- **Texte retenu**
● ● ●

La folie numérique occupe les bords du canal de la Villette depuis janvier 2018 : cet espace est situé dans l’une des vingt-six « Folies » - ces bâtiments rouges de deux étages qui jalonnent le Parc de la Villette et sont utilisés à des fins diverses. « Nous avons répondu à un appel à projets de la Cité des sciences, qui voulait ouvrir ou « dé-privatiser » certaines Folies. Avant, il y avait un centre de formations de kinés à cet endroit. Notre projet était un vrai pari : nous voulions installer une coopérative, auto-financée et sans salariés », explique Erik Lorré, fondateur de Fées d’hiver, l’association à l’origine du projet de la Folie numérique. Mais que contiennent les trois étages du bâtiment ?
Rez-de-chaussée : l’exposition
Ouvert librement au public sept jours sur sept - l’une des conditions de l’occupation du lieu - le rez-de-chaussée est une grande pièce vitrée qui ressemble à la fois à un atelier et à une pièce d’exposition d’art contemporain. C’est le principe de cet espace, comme le confirment d’une seule voix Martin de Brie et Audrey Briot, les deux artistes occupant les lieux pendant trois semaines avec leur projet de tapisserie connectée. « Nous devons exposer une œuvre, et travailler sur une œuvre. Nous avons choisi d’exposer « Un gramme chevaleresque », une tapisserie interactive réalisée à partir des publications sur les réseaux sociaux d’un militaire français pris au hasard. Dans les fibres de la tapisserie se trouvent des fils conducteurs qui déclenchent des sons diffusés par des mini haut-parleurs… » Pour créer sa prochaine tapisserie, le duo a construit sur place son propre métier à tisser. « Au rez-de-chaussée, les artistes qui doivent créer et exposer sont plutôt des débutants », explique Erik. « Nous leur proposons un accompagnement, une intégration dans le réseau d’artistes Fées d’hiver. » Audrey souligne l’importance de l’ouverture permanente au public : « C’est un endroit passant, les gens entrent, ils sont curieux, on discute ; il y a des jeunes, des gens qui ne sont pas là pour voir de l’art contemporain. »
1er étage : le « co-working »
Juste au-dessus se trouve un espace de travail partagé, conçu pour permettre la rencontre et les échanges entre tous les artistes résidents. L’espace peut également être occupé sur de longues périodes (entre six mois et deux ans) afin de travailler sur des projets à long terme. Par exemple, l’éditeur de musiques interactives Sonic Solveig occupe actuellement un bureau et prépare un projet sur l’initiation à la musique classique. « C’est véritablement un lieu commun, collaboratif, où l’on dialogue beaucoup », insiste Erik.

● ● ●

- **Entrées répertoriées**
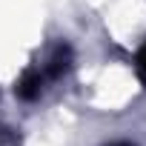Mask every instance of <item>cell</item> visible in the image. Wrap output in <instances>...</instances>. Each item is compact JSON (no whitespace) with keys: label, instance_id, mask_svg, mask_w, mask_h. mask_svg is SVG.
<instances>
[{"label":"cell","instance_id":"6da1fadb","mask_svg":"<svg viewBox=\"0 0 146 146\" xmlns=\"http://www.w3.org/2000/svg\"><path fill=\"white\" fill-rule=\"evenodd\" d=\"M72 69V46L69 43H57L52 46V52L43 57L40 63V72H43V78L52 83V80H60L66 72Z\"/></svg>","mask_w":146,"mask_h":146},{"label":"cell","instance_id":"7a4b0ae2","mask_svg":"<svg viewBox=\"0 0 146 146\" xmlns=\"http://www.w3.org/2000/svg\"><path fill=\"white\" fill-rule=\"evenodd\" d=\"M46 83H49V80L43 78L40 66H32V69H26L23 75H20V80H17L15 92H17V98H20V100H37V98L43 95Z\"/></svg>","mask_w":146,"mask_h":146},{"label":"cell","instance_id":"3957f363","mask_svg":"<svg viewBox=\"0 0 146 146\" xmlns=\"http://www.w3.org/2000/svg\"><path fill=\"white\" fill-rule=\"evenodd\" d=\"M135 69H137V78H140V83L146 86V40H143V46L137 49V60H135Z\"/></svg>","mask_w":146,"mask_h":146},{"label":"cell","instance_id":"277c9868","mask_svg":"<svg viewBox=\"0 0 146 146\" xmlns=\"http://www.w3.org/2000/svg\"><path fill=\"white\" fill-rule=\"evenodd\" d=\"M112 146H135V143H112Z\"/></svg>","mask_w":146,"mask_h":146}]
</instances>
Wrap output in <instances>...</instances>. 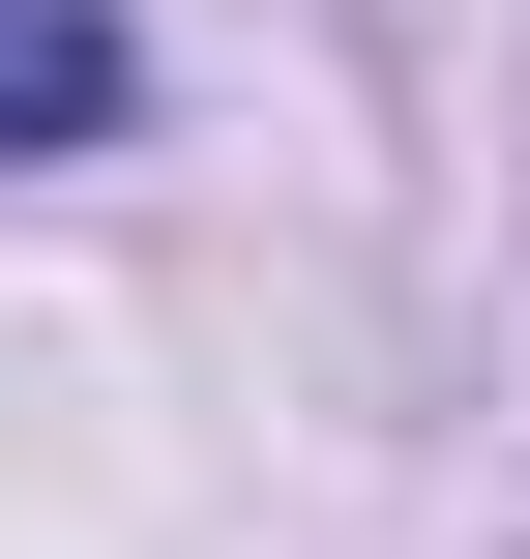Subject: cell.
Instances as JSON below:
<instances>
[{
    "label": "cell",
    "mask_w": 530,
    "mask_h": 559,
    "mask_svg": "<svg viewBox=\"0 0 530 559\" xmlns=\"http://www.w3.org/2000/svg\"><path fill=\"white\" fill-rule=\"evenodd\" d=\"M118 118V0H0V177Z\"/></svg>",
    "instance_id": "cell-1"
}]
</instances>
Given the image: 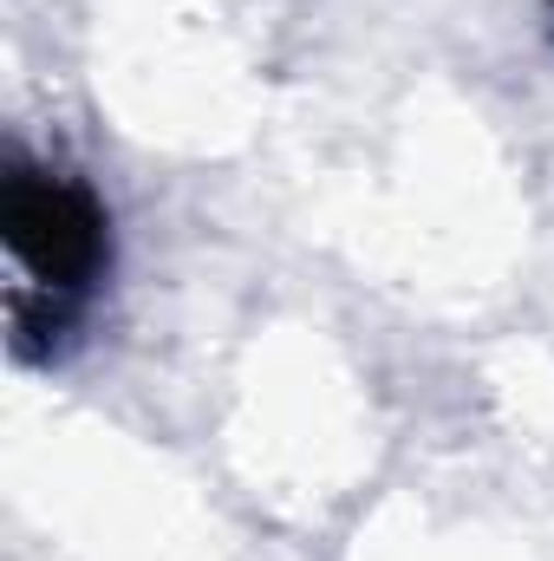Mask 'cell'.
<instances>
[{"mask_svg":"<svg viewBox=\"0 0 554 561\" xmlns=\"http://www.w3.org/2000/svg\"><path fill=\"white\" fill-rule=\"evenodd\" d=\"M0 242L20 262V287L92 300V287L112 275V209L79 170L39 163L20 144L0 163Z\"/></svg>","mask_w":554,"mask_h":561,"instance_id":"obj_1","label":"cell"}]
</instances>
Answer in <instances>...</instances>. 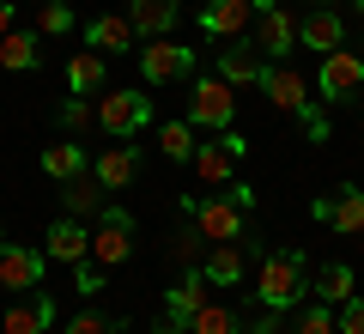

● ● ●

- **Consignes**
1. Indiquez si chacune des affirmations suivantes concorde avec le texte sur la Folie numérique, en répondant par oui ou par non et en citant les mots du texte qui tranchent. (a) La Folie numérique est installée au bord du canal de la Villette depuis janvier 2018. (b) Le rez-de-chaussée est ouvert au public cinq jours par semaine. (c) L’espace de travail partagé peut être occupé pendant six mois à deux ans.
2. D’après le texte sur la Folie numérique, quelle association est à l’origine du projet ?

- **Réponses attendues**
1.
(a) Oui : « La folie numérique occupe les bords du canal de la Villette depuis janvier 2018 ».
(b) Non : « Ouvert librement au public sept jours sur sept ».
(c) Oui : « entre six mois et deux ans ».

2. L’association Fées d’hiver est à l’origine du projet de la Folie numérique.